Repeat exactly the lines of the entries below from the one with "bounding boxes (frame" through the one with "genus: Mustela", both ends included, and nothing else.
** Opening INPUT block **
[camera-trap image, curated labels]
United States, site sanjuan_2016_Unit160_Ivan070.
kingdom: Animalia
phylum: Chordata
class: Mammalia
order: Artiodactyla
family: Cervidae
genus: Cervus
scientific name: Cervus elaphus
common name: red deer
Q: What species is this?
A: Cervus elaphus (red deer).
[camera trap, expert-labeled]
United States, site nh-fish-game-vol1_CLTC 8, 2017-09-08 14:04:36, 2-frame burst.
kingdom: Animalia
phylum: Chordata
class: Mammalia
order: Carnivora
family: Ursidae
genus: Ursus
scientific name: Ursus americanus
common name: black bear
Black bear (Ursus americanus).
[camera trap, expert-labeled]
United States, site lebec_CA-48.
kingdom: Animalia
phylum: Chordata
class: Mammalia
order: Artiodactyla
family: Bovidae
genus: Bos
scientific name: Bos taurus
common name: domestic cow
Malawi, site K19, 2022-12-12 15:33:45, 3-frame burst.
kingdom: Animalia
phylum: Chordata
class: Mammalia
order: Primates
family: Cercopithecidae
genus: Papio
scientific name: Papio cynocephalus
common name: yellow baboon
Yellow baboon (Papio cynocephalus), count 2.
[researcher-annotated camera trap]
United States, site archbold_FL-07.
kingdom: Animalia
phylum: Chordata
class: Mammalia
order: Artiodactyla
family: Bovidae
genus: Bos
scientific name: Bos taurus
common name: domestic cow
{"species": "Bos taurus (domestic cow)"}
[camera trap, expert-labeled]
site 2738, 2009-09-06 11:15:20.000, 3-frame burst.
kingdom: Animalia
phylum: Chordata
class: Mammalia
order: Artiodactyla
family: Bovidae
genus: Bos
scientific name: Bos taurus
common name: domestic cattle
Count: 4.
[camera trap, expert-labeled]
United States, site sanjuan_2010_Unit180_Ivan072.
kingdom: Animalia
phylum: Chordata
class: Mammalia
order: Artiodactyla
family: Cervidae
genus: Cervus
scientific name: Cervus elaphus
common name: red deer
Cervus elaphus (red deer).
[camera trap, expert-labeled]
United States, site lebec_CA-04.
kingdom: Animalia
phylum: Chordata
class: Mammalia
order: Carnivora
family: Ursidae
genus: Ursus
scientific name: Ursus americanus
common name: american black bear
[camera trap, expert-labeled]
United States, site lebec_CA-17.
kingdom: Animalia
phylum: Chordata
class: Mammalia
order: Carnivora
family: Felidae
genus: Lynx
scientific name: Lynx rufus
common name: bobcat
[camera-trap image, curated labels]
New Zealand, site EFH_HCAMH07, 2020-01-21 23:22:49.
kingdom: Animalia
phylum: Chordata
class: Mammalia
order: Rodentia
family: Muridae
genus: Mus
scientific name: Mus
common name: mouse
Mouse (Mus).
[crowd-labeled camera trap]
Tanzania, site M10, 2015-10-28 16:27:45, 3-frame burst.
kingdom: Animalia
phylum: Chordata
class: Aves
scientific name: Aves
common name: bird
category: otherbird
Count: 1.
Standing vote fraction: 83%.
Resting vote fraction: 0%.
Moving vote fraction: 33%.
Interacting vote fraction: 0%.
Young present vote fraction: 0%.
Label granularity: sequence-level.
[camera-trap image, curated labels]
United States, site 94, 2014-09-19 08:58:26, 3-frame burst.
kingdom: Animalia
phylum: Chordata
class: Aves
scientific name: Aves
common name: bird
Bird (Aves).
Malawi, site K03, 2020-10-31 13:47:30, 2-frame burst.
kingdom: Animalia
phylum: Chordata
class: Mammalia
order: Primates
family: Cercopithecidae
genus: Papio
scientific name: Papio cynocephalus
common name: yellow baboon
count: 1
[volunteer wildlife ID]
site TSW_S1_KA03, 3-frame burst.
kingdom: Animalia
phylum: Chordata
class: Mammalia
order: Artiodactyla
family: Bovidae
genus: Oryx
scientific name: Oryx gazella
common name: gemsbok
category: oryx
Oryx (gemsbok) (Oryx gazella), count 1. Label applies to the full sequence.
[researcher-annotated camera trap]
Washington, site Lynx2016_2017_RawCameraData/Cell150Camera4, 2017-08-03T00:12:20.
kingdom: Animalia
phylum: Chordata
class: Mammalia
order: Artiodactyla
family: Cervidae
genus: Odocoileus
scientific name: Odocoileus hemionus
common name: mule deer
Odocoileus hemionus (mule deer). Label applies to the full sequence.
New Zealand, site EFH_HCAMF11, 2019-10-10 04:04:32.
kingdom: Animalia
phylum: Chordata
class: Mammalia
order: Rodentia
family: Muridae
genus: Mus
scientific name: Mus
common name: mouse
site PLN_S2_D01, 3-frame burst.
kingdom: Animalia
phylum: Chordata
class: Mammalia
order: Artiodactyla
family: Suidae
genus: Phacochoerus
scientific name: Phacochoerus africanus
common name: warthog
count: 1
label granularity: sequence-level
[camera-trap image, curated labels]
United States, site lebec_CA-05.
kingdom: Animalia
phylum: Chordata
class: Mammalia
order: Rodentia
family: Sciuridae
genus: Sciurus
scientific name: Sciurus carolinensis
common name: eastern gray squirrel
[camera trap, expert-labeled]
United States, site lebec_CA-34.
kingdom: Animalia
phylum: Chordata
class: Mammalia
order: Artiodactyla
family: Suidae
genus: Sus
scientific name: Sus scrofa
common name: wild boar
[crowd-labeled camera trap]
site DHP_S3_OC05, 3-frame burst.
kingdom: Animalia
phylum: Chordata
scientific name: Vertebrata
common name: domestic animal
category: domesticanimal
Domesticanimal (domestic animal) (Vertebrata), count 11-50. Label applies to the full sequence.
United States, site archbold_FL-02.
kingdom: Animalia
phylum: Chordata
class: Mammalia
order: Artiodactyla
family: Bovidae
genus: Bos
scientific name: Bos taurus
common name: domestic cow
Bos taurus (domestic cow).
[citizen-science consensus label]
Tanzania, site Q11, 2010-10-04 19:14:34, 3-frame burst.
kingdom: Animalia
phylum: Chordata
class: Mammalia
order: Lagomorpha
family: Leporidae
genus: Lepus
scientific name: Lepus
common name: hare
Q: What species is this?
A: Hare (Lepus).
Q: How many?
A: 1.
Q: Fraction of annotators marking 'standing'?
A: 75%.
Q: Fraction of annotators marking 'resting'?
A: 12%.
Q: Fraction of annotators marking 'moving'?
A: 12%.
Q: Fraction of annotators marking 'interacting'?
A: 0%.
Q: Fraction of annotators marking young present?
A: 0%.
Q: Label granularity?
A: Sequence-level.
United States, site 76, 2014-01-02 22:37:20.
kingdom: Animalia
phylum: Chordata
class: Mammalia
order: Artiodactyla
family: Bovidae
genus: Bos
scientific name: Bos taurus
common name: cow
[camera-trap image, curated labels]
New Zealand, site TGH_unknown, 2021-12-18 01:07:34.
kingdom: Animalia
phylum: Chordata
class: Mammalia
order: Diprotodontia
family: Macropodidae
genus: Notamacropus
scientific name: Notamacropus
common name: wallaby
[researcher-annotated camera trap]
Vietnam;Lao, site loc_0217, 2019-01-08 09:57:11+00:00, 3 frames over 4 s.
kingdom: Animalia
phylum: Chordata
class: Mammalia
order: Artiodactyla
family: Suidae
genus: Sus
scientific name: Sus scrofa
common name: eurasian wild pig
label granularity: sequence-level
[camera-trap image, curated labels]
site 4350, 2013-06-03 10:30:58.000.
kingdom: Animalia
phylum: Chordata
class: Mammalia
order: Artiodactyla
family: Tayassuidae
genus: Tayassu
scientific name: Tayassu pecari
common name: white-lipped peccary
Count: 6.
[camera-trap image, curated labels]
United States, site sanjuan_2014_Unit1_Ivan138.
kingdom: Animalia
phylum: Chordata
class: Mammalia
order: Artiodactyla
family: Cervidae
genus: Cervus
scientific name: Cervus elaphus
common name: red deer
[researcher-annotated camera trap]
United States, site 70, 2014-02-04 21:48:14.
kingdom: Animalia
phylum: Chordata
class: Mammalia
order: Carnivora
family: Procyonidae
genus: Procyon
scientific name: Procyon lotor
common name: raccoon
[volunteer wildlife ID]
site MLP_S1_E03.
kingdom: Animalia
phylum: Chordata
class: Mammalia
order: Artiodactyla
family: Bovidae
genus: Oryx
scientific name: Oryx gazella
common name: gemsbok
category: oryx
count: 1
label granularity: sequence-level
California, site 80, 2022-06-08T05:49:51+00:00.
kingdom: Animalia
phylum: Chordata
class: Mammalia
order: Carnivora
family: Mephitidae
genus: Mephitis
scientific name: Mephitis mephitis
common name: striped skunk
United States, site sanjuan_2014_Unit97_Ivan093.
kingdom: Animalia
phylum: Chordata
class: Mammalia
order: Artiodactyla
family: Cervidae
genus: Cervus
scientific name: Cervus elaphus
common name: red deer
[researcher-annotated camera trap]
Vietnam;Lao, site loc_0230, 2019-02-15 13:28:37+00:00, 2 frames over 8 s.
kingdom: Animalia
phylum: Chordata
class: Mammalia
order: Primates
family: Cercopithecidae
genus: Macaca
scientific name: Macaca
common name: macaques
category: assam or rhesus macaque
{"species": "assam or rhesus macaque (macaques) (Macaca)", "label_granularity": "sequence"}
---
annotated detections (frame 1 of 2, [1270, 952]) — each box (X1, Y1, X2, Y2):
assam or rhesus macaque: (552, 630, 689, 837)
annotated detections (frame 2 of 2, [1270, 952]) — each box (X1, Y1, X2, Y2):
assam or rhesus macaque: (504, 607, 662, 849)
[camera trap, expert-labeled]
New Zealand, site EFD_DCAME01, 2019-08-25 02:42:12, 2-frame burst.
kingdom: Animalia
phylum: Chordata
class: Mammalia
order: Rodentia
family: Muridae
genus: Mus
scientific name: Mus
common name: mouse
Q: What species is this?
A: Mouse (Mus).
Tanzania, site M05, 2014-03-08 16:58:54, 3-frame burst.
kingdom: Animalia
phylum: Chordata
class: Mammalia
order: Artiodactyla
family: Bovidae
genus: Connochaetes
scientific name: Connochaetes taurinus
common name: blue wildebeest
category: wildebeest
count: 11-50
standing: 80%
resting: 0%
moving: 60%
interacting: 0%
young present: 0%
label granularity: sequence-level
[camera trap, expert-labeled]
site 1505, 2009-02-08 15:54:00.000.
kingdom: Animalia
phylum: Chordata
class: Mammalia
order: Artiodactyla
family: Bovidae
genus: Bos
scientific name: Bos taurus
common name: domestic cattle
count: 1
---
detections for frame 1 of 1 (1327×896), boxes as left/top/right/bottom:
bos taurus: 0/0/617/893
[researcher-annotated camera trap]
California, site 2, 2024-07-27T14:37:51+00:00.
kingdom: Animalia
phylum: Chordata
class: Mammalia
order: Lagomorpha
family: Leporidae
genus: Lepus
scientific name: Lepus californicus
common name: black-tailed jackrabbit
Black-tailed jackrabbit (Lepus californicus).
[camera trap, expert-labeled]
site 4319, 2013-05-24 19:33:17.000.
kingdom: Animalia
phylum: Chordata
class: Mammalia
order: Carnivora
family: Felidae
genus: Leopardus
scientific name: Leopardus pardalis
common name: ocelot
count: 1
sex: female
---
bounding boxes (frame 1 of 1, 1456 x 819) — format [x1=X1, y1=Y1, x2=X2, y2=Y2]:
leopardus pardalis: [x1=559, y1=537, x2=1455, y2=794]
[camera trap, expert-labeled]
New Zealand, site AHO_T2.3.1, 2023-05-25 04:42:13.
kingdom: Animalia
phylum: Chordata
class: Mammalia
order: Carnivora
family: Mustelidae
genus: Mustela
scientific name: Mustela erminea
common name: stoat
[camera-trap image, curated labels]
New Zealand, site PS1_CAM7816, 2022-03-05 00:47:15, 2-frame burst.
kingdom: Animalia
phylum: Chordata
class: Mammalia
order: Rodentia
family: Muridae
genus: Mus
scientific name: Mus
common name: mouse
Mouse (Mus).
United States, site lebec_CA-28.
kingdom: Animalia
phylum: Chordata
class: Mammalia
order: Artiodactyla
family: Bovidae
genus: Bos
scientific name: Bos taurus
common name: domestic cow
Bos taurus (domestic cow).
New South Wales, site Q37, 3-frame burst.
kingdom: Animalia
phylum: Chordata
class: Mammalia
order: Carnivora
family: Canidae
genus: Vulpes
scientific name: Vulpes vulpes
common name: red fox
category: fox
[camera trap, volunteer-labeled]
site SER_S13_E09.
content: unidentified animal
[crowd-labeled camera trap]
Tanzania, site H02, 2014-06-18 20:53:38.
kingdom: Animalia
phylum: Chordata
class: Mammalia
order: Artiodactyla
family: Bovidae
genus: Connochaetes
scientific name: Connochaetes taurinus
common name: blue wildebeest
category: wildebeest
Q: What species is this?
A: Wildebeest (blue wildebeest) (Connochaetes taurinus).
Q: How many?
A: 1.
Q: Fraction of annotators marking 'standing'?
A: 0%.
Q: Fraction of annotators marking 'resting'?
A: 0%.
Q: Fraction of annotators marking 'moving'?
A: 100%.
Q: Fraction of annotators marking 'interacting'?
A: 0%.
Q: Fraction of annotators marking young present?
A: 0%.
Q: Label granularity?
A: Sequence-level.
** Closing INPUT block **
> **ANSWER FOR THIS EXERCISE**:
bounding boxes (frame 1 of 1, 1456 x 819) — format [x1=X1, y1=Y1, x2=X2, y2=Y2]:
leopardus pardalis: [x1=559, y1=537, x2=1455, y2=794]
[camera trap, expert-labeled]
New Zealand, site AHO_T2.3.1, 2023-05-25 04:42:13.
kingdom: Animalia
phylum: Chordata
class: Mammalia
order: Carnivora
family: Mustelidae
genus: Mustela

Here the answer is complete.